Application Note

Upstream Platform For Continuous Lentiviral Vector Production

Source: Cytiva
Viral

Lentiviral vectors (LVs) are used in cell and gene therapy to deliver therapeutic genetic material to target cells and tissues. Traditionally, LVs have been manufactured in adherent cell cultures using transient transfection to deliver viral packaging genes that are encoded on three or four plasmids. Process scalability, lot-to-lot consistency, and the cost and supply of high-quality plasmid are some of the constraints that have made manufacturing of LVs challenging.

Adapting stable LV producer cells to suspension culturing in serum-free medium may resolve some of the issues related to scalability, consistency, and the supply chain for large-scale LV production. HEK293SF-LVP-CMVGFPq-92 (clone 92) cells, developed by the National Research Council of Canada (NRC), are a model stable producer cell line encoding a third generation LV-GFP, conditionally self-inactivated. The NRC’s clone 92 cells are induced for LV production by addition of small molecules (cumate and doxycycline), which activate transcription of the viral rev and vsv-g (glycoprotein envelope) genes. The cells are stable in culture without selection and can maintain LV production over many passages.

The process of using stable, inducible producer cells for LV production consists of a preinduction cell expansion phase, induction of LV production by addition of chemical inducers, and harvesting of vector from the culture at an appropriate point (or points) during the production window. However, several culturing strategies (e.g., batch, fed-batch, and perfusion feeding) can be used to culture the model clone 92 cells and produce LV-GFP (as described in Manceur et al. 2017; 1). The same culturing strategies could be applied for other producer cells that may package more clinically relevant transgenes.

Exercise:
Reproduce the passage of the lentiviral vector application note starting at "Source: Cytiva" and ending at "of LVs challenging.", word for word.

Input data:

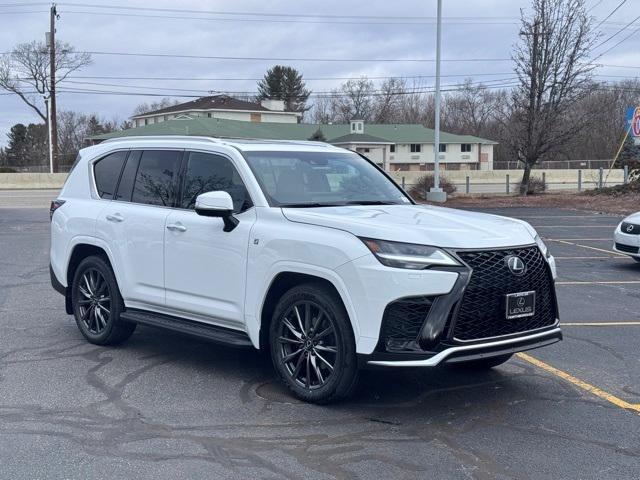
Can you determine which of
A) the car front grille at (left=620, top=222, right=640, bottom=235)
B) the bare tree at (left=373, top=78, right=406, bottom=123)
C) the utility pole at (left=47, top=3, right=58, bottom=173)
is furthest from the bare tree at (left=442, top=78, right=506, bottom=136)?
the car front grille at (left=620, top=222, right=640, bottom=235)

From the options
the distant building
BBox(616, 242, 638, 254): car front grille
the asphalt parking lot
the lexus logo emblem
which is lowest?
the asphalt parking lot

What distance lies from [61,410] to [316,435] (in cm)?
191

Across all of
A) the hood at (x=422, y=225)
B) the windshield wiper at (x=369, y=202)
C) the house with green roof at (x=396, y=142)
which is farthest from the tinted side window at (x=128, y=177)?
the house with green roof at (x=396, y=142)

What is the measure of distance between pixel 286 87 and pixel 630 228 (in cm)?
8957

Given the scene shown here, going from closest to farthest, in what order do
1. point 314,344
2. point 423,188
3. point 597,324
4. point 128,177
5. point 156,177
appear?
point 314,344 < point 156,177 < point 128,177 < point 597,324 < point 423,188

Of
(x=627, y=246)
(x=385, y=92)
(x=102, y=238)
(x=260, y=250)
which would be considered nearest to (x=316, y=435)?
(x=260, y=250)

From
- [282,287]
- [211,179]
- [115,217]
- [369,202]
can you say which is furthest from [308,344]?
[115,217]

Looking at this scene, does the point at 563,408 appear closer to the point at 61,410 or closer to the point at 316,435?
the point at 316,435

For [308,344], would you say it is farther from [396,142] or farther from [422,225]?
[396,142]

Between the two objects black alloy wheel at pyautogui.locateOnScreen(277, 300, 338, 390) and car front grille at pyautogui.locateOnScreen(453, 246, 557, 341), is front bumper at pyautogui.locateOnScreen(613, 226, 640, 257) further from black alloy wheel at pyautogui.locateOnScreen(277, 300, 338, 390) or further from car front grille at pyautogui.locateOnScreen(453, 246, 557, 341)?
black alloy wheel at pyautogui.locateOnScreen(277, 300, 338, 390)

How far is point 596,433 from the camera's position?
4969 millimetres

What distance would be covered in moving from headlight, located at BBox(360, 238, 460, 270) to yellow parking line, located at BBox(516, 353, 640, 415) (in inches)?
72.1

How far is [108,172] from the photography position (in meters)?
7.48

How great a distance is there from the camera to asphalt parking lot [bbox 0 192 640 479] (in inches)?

Task response:
Source: Cytiva
Viral

Lentiviral vectors (LVs) are used in cell and gene therapy to deliver therapeutic genetic material to target cells and tissues. Traditionally, LVs have been manufactured in adherent cell cultures using transient transfection to deliver viral packaging genes that are encoded on three or four plasmids. Process scalability, lot-to-lot consistency, and the cost and supply of high-quality plasmid are some of the constraints that have made manufacturing of LVs challenging.